2º – Como o organismo é induzido, geneticamente (pelo RNA mensageiro) a gerar anticorpos – sem parar – pode acontecer um stress funcional e ele sucumbir por tal esforço repetitivo;

3º – A criação de embolias, coágulos e tromboses com seus consequentes malefícios no sistema circulatório – AVCs, etc. – como veremos no vídeo abaixo, numa declaração pública da advogada Dra. Arlene Teresinha Ferrari Graff sobre a morte de seu filho (Bruno – 28 anos);

4º – A criação possível de até doenças auto-imunes, isto é, absolutamente, incuráveis.

Assim, essa “estória”, essa baita mentira de “vacina” – que não é vacina!!! – e de “imunizante” – que não imuniza!!! -, não tem absolutamente nadica de nada que a sustente.

Portanto o apelidado de “PASSAPORTE SANITÁRIO”(???) ou “VACINAL”(???) não é – nunca foi, nem jamais será!!! – sobre SAÚDE.

E, sim, simples e permanentemente, aterrorizando o indivíduo, faz-se com que ele perca a disposição natural de pensar, raciocinar e reagir, aceitando e cumprindo – apavorada, voluntária e docilmente!!! – todas as ordens, inclusive as mais absurdas, que lhes sejam dadas.

Então, começa-se o CONTROLE SOCIAL que – pouco a pouco!!! – tornar-se-á a TOTAL e ABSOLUTA FALTA DE LIBERDADE, para a ALEGRIA dos sempre presentes CANDIDATOS a DITADORES e abrindo caminho para um – por eles há muito sonhado – GOVERNO ÚNICO e MUNDIAL, com a ESCRAVIZAÇÃO FINAL e ABSOLUTA da HUMANIDADE.

“Qualquer sociedade que renuncie um pouco da sua liberdade para ter um pouco mais de segurança, não merece nem uma, nem outra, e acabará por perder ambas.” [Benjamin Franklin]

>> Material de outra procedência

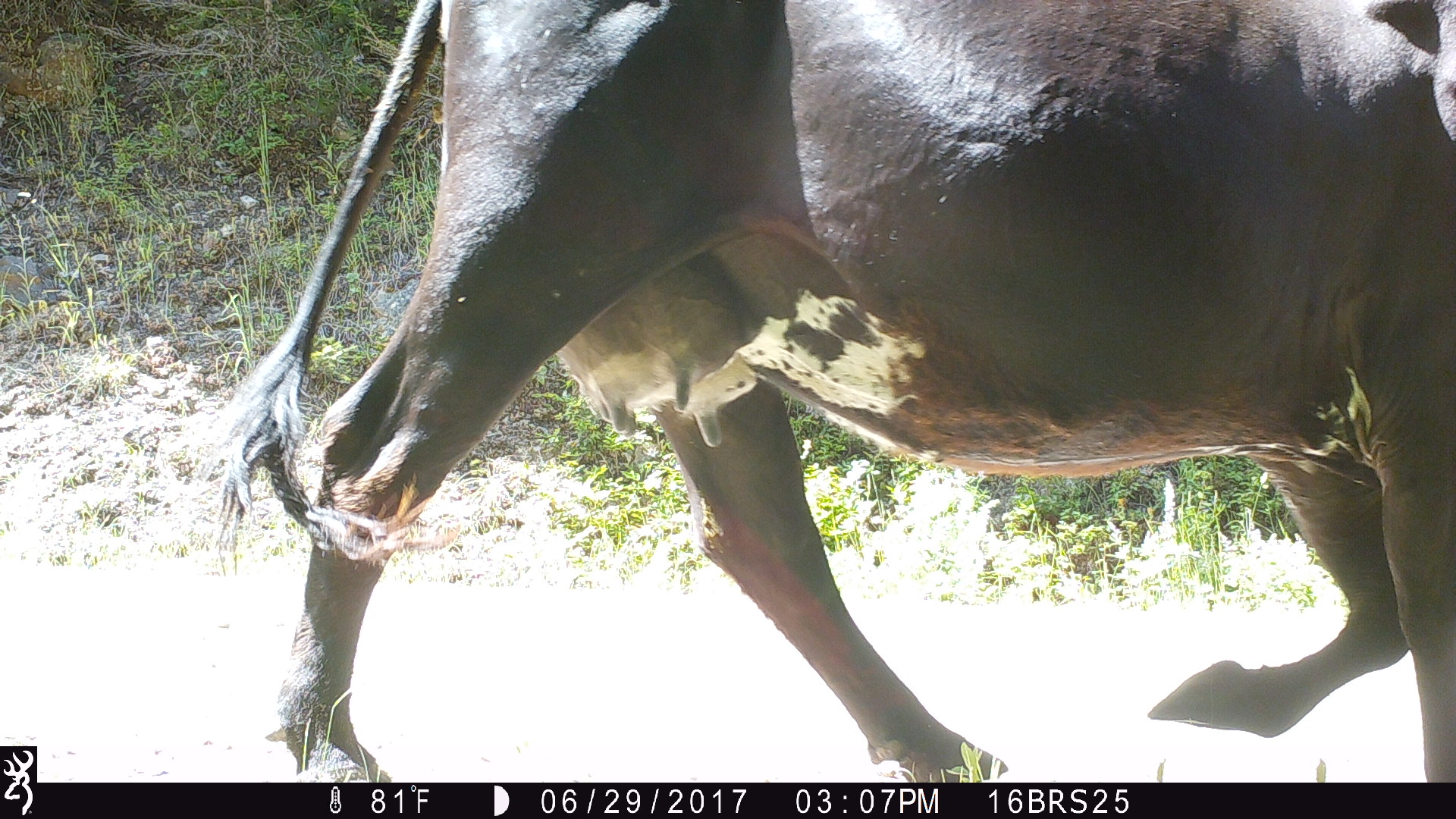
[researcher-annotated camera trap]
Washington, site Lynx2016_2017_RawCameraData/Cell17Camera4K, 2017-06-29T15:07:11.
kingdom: Animalia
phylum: Chordata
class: Mammalia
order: Artiodactyla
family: Bovidae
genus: Bos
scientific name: Bos taurus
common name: domestic cattle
Domestic cattle (Bos taurus). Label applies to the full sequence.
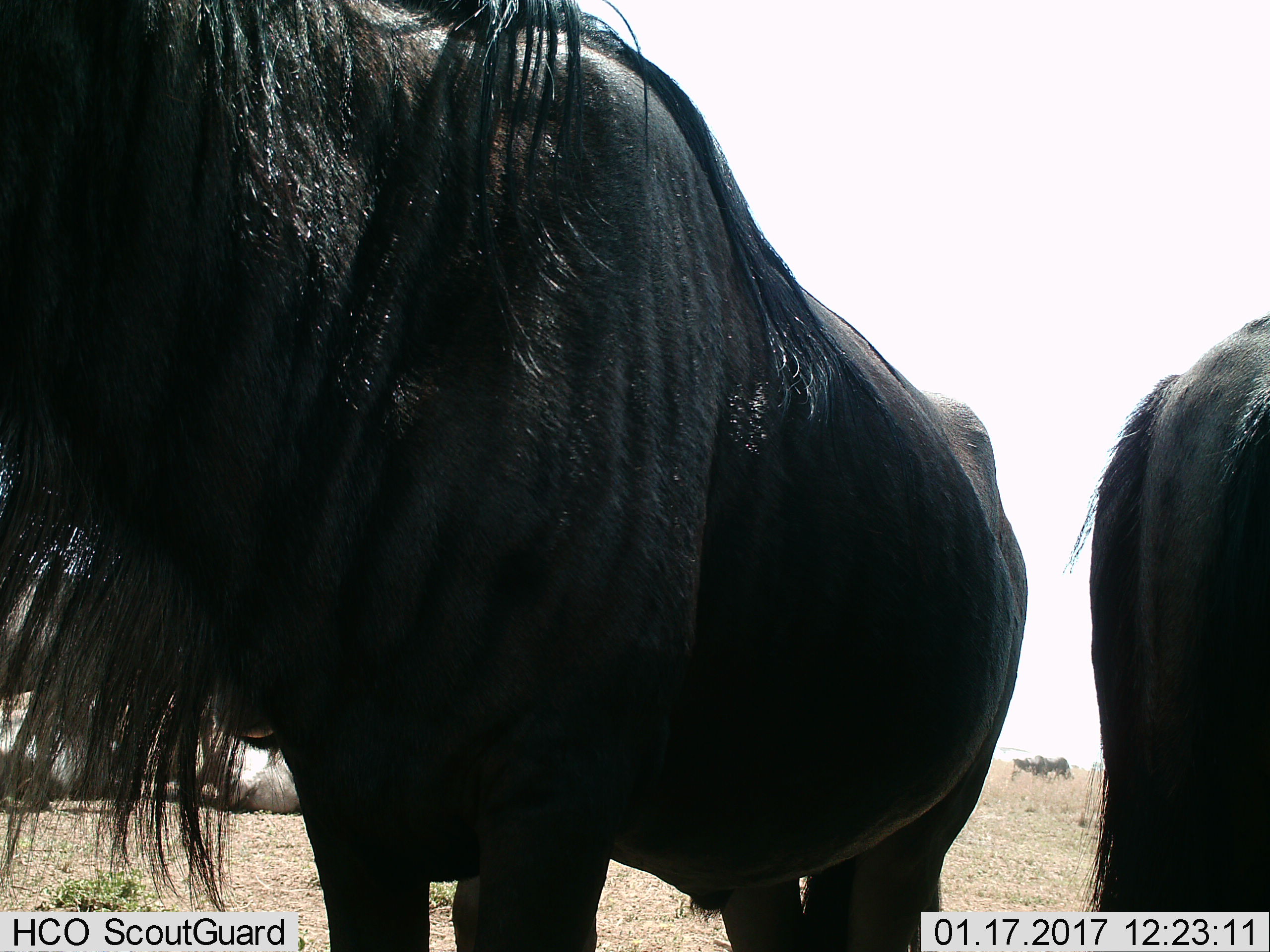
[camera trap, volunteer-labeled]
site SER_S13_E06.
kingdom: Animalia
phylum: Chordata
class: Mammalia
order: Artiodactyla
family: Bovidae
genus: Connochaetes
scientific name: Connochaetes taurinus taurinus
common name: blue wildebeest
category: wildebeestblue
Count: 4.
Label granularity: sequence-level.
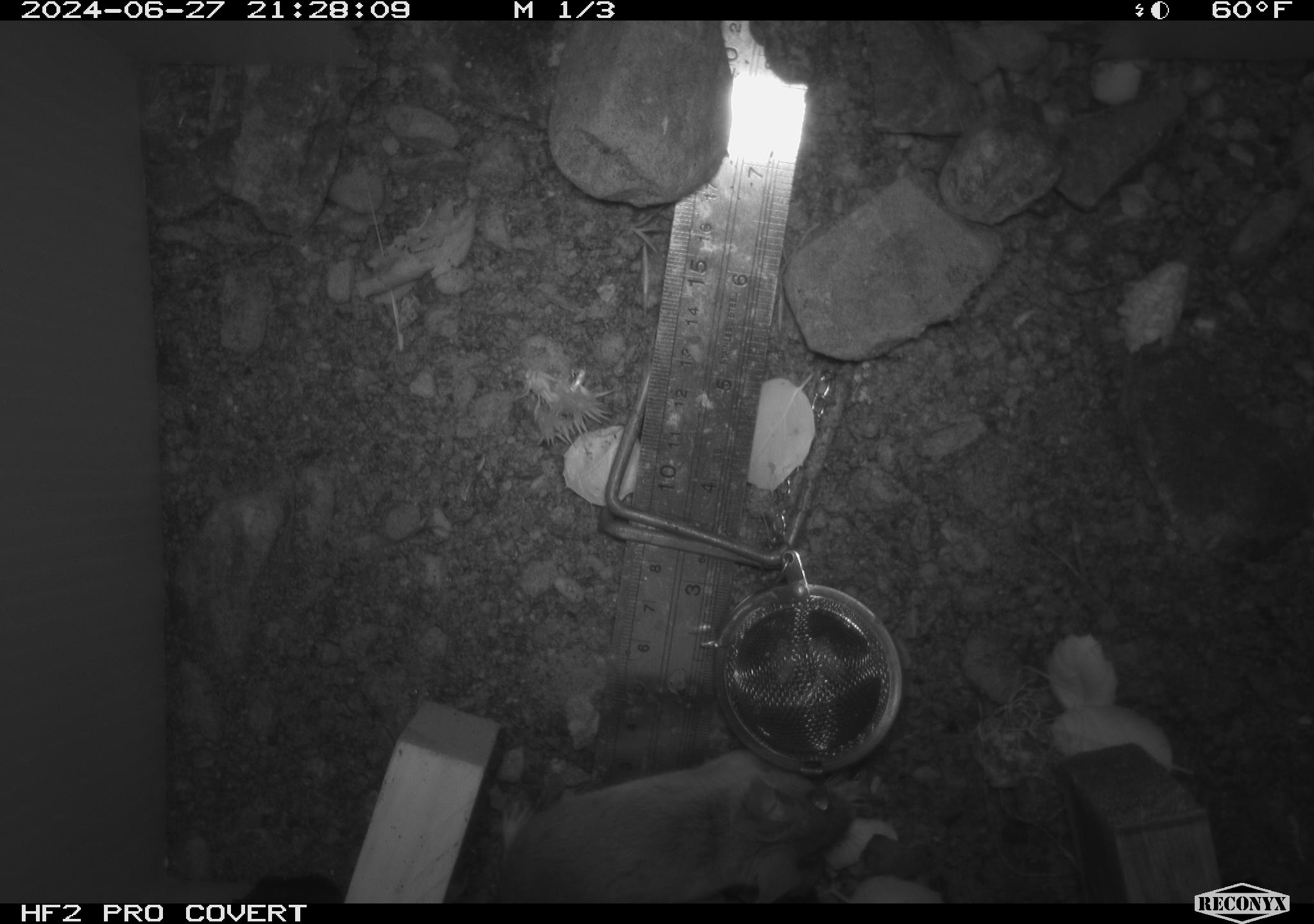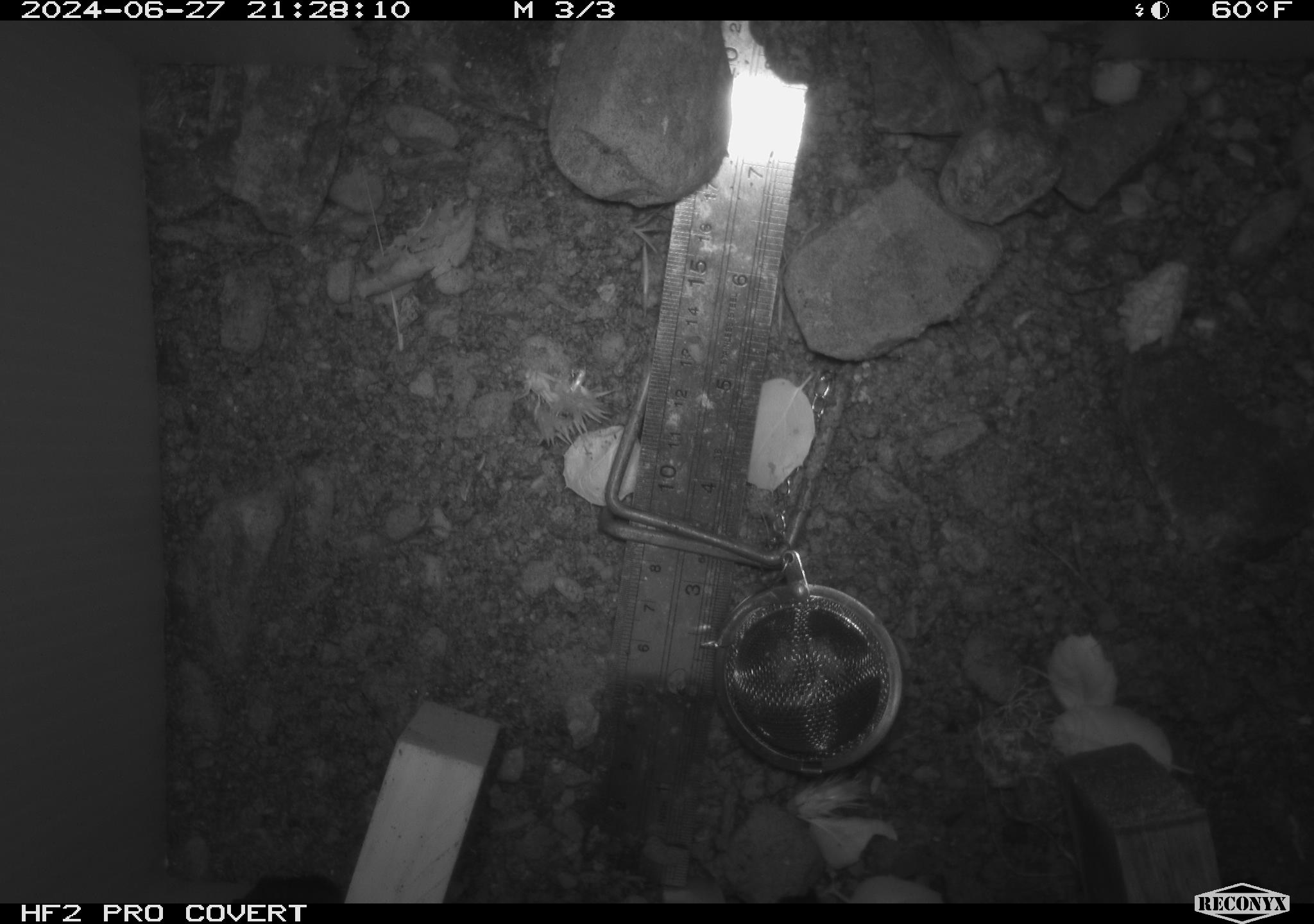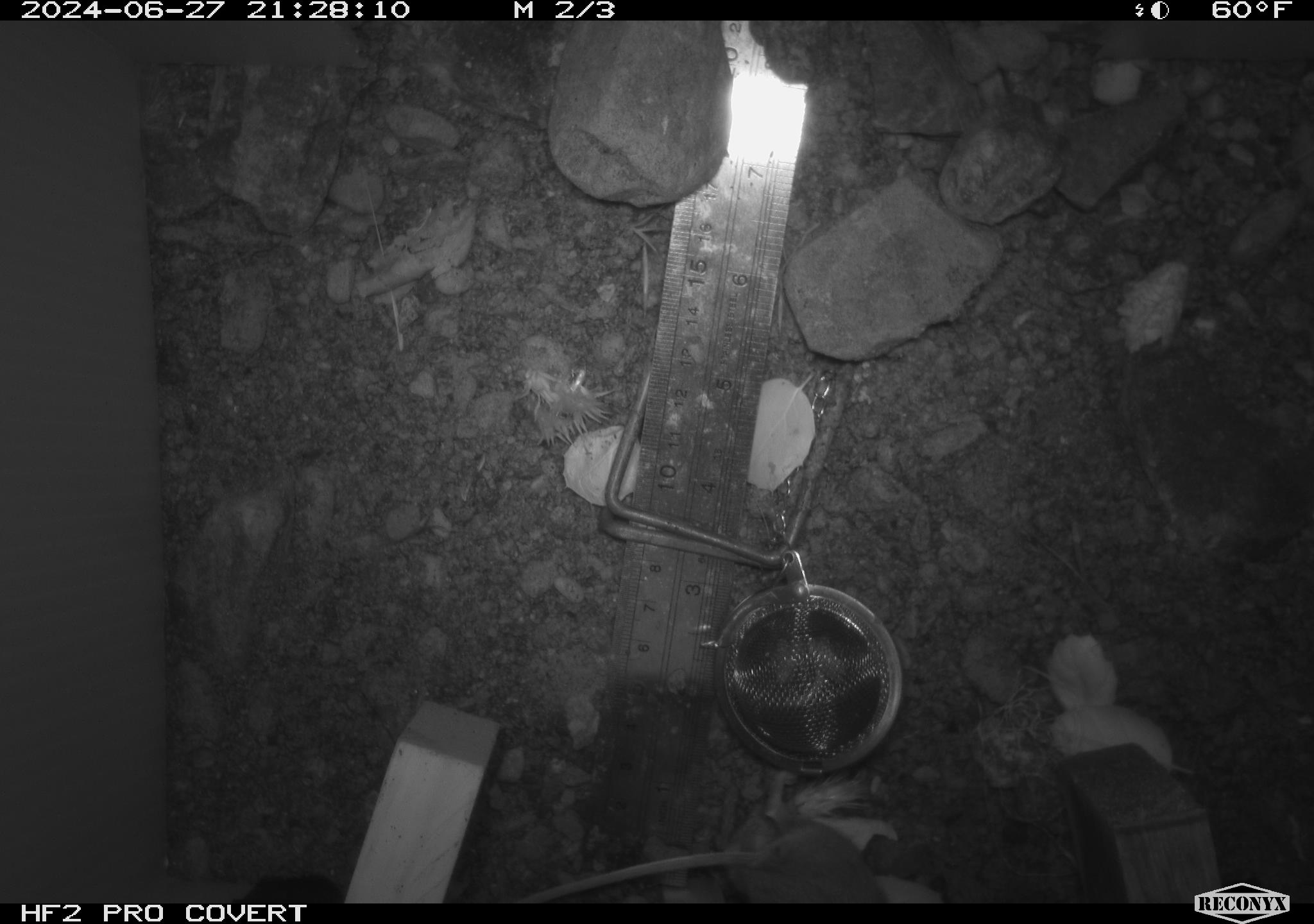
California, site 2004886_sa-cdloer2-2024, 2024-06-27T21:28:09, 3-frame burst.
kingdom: Animalia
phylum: Chordata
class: Mammalia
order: Rodentia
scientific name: Rodentia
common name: mouse species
Mouse species (Rodentia).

Agora, vejamos o vídeo da Dra. Arlene – sobre a morte de seu filho Gustavo e sobre o tal de “passaporte-sanitário”:

6 pensou em “ADAIL AUGUSTO AGOSTINI – ALEGRETE-RS

    • Caro Roberto, aqui no Brasil a mídia e a tal CPI tentam nos convencer que o culpado pela existência vírus é Ele, ele mesmo, o Bolsonaro.

  1. Caro Adail, v. foi certeiro em sua análise.

    Eu acrescentaria que: as vacinas contra a Gripe do PCCh são EXPERIMENTAIS. O que significa isso? Só daqui a 5 ou 10 anos teremos uma resposta sobre os efeitos delas, mas até lá todos já terão tomado.

    Parece que a variante ômicron é uma vacina natural, pois não há relatos de superlotação de hospitais onde ela atua, apesar de ser altamente transmissível, ainda não há relatos de mortes.

    As vacinas existentes têm pouca ou nenhuma eficiência sobre a variante ômicron. Quem pegar esta tal variante terá uma imunidade muito maior do que quem tomar qualquer vacina, sem os riscos inerentes já demonstrados em sua brilhante explanação.

    Que há um grande interesse das indústrias farmacêuticas em fazer com que a população mundial se vacine a cada 6 meses, isto é uma realidade. O aprisionamento social, tal qual já existe na China está batendo à nossa porta. Vamos permitir isso?

  2. Adail Augusto Agostini,

    Do alto de seus 78 anos que trazem, com certeza, muita experiência e sabedoria, você nos brinda com esse texto brilhante sobre as “picadinhas”.

    É muito difícil, todos os dias, tentar acordar quem finge estar dormindo.

    Nada mais a dizer a não ser repetir:
    Brilhante.
    Parabéns.
    Tenha um ótimo final de semana.

    Abraçação ( como diz Sancho ).

    • Adail,
      Sempre a escrever verdades… e como elas incomodam, não é mesmo?

      Escreveu Shirley: É muito difícil, todos os dias, tentar acordar quem finge estar dormindo (quantos interesses se escondem em tão fingido sono).

      E vem o destemido gaúcho e tasca para quem ler souber…

      E aos que, teimosamente, ainda duvidam dessa verdade, perguntas e respondes:

      A “picadinha” – por acaso!!! – previne a infecção??? NÃÃÃO!!!

      A “picadinha” – por acaso!!! – previne a transmissão??? NÃÃÃO!!!

      A “picadinha” – por acaso!!! – previne as mortes??? NÃÃÃO!!!

      Que seu texto ecoe pelo universo fubânico, caro amigo.

      Abraçação ( como diz uma certa curitibana ).

  3. Ainda hoje li sobre a morte de um atleta, jogador de futebol americano, aos 33 anos!! Mais um!
    Pessoalmente perdi um tio e uma tia, irmãos, de AVC num intervalo de 2 meses, ambos vacinados com duas doses. Não tomo.